Gelin de bu ahlaksızlığı Tarık’a anlatınız…
“Elçiye zeval olmaz” diye o üzüntüyle Tarık kardeşimi arayıp durumu anlattığımda, ağzından çıkan ilk söz şu olmuştu: “Hocam, bunlar Ahiret Gününe inanmıyorlar mı?”
Durdum… Yutkundum, yutkundum ve yutkundum. Ve hatırladığım kadarıyla ancak şunları söyleyebildim:
“Ya inanmıyorlar ya da o günün çok uzak olduğunu sanıyorlar. Aksi halde ne onlar hakkınızı gasp edebilirlerdi ve ne de memurları bu gaspa rıza gösterirlerdi.”
Kim bilir daha neler çekti Müslüman kardeşlerinden… Ama şüphem yok ki, Tarık, bana sorduğu soruyu o gün o gasıplara ve o gasıpların emrine uyanlara da soracak ve belki bir de şunu ekleyecektir: “İşte inanmadığınız gün ve işte uzak sandığınız gün!”

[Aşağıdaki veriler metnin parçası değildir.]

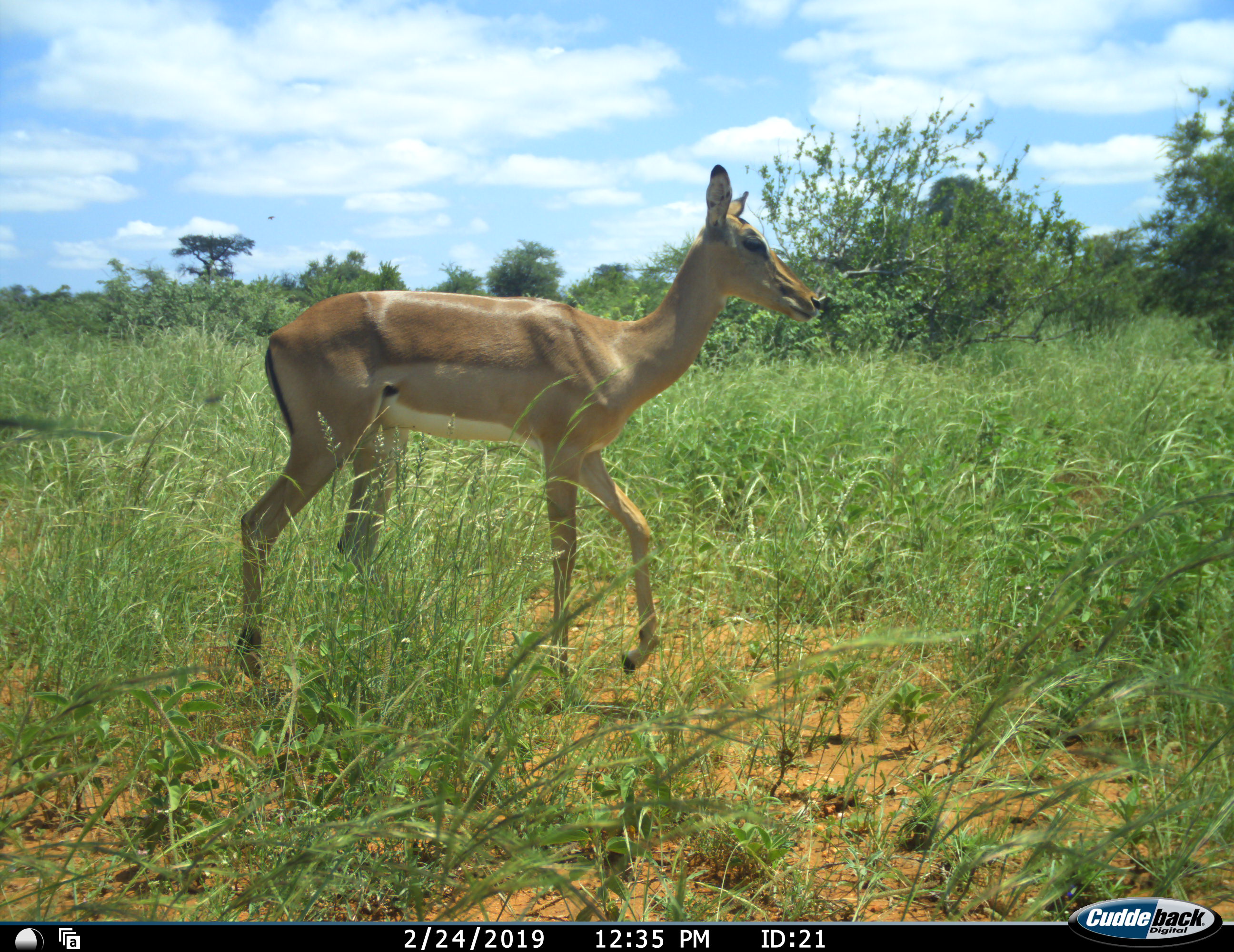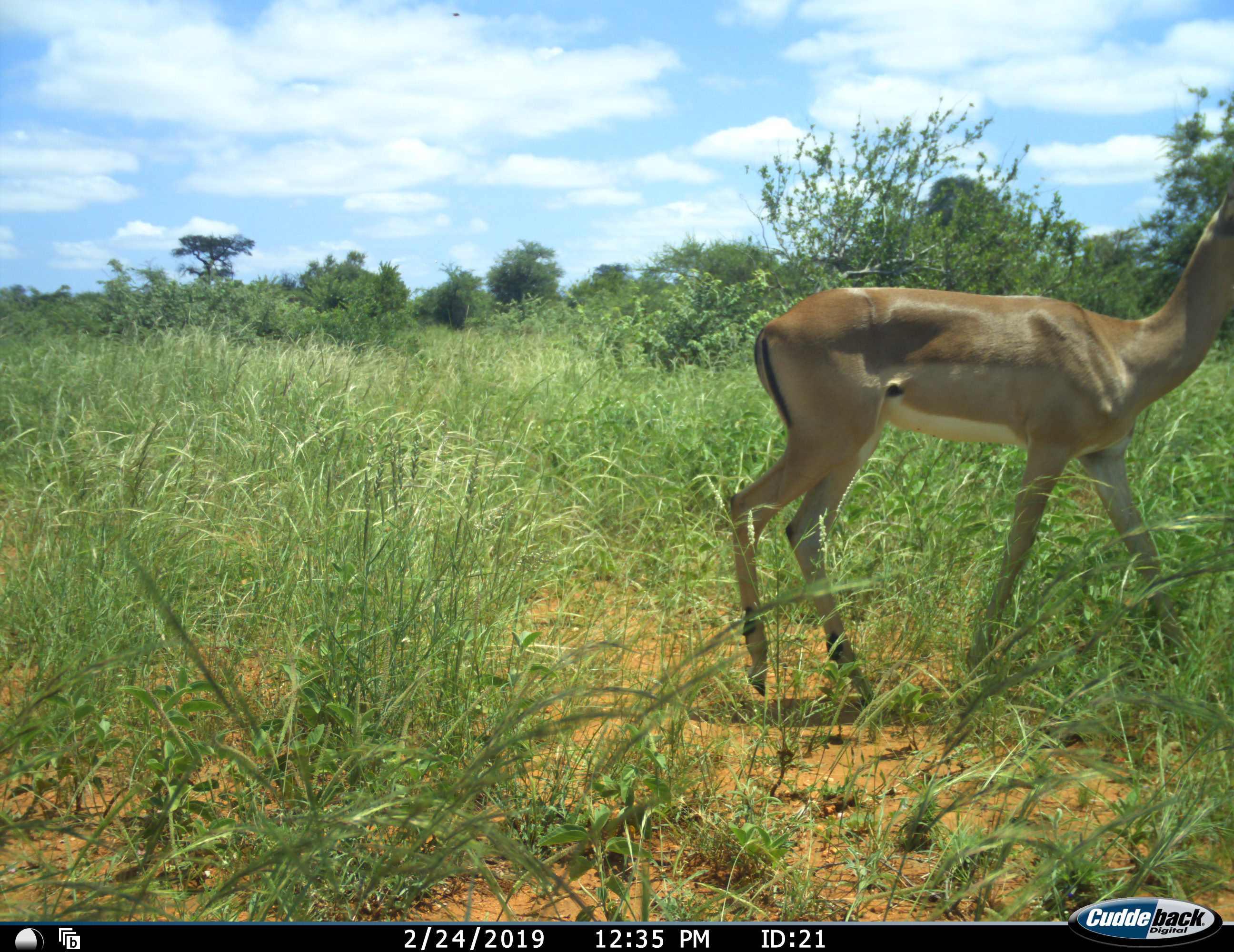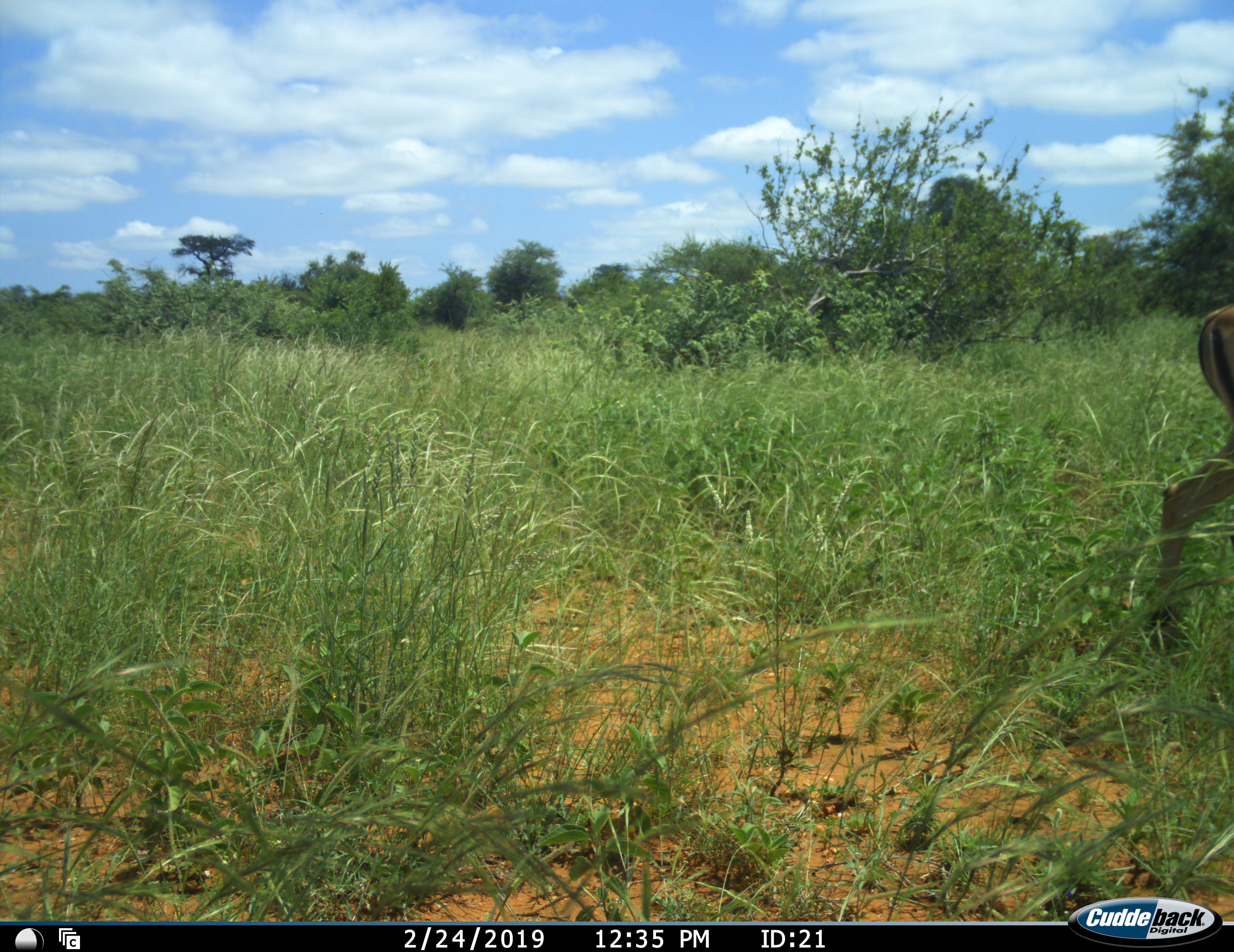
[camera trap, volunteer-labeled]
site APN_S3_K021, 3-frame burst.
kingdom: Animalia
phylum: Chordata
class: Mammalia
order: Artiodactyla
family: Bovidae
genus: Aepyceros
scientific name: Aepyceros melampus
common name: impala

Bizler de Müslüman bireyler olarak, “İslam için çalıştıklarını” iddia eden kurumlar olarak ve dahi ümmet olarak kendimizi Tarık’ın bu sorusu doğrultusunda sorguladığımızda, karşımıza Gazze çıkıyor. Karşımıza dünyanın mazlumları çıkıyor. Ve karşımıza dünyanın mustazafları çıkıyor. Ve tıpkı Tarık gibi hep bir ağızdan soruyorlar: “Ahiret Gününe inanmıyor musunuz?”
Çünkü halimiz ortada…
Fiilen yaşadığımız gibi, adları, sanları, konumları ve faaliyet alanları ne olursa olsun, “Allah adına” dedikleri halde kendileri hakkında, “sahi bunlar gerçekten Allah’a ve Ahiret Gününe iman ediyorlar mı?” diye sordurtacak kadar emanete ihanet eden ve kul hakkına giren o kadar insanımız ve kurumumuz var ki…
Tekrar dönmek için gittiği memleketi Bangladeş’te vefat eden Tarık hakkında edindiğim son bilgi şu oldu: Birkaç ay önce evlenmişti ve bir çocuk bekliyorlardı. Allah, Tarık İslam’a rahmet etsin ve ailesine her şeyin hayırlısını versin.
Çoğunlukla hiç bitmeyecek sandığımız hayat bu kadar kısadır işte…
Kalan ömrümüzü Hesap Gününe bir hazırlık bilinci ile yaşayabiliyorsak, ne mutlu!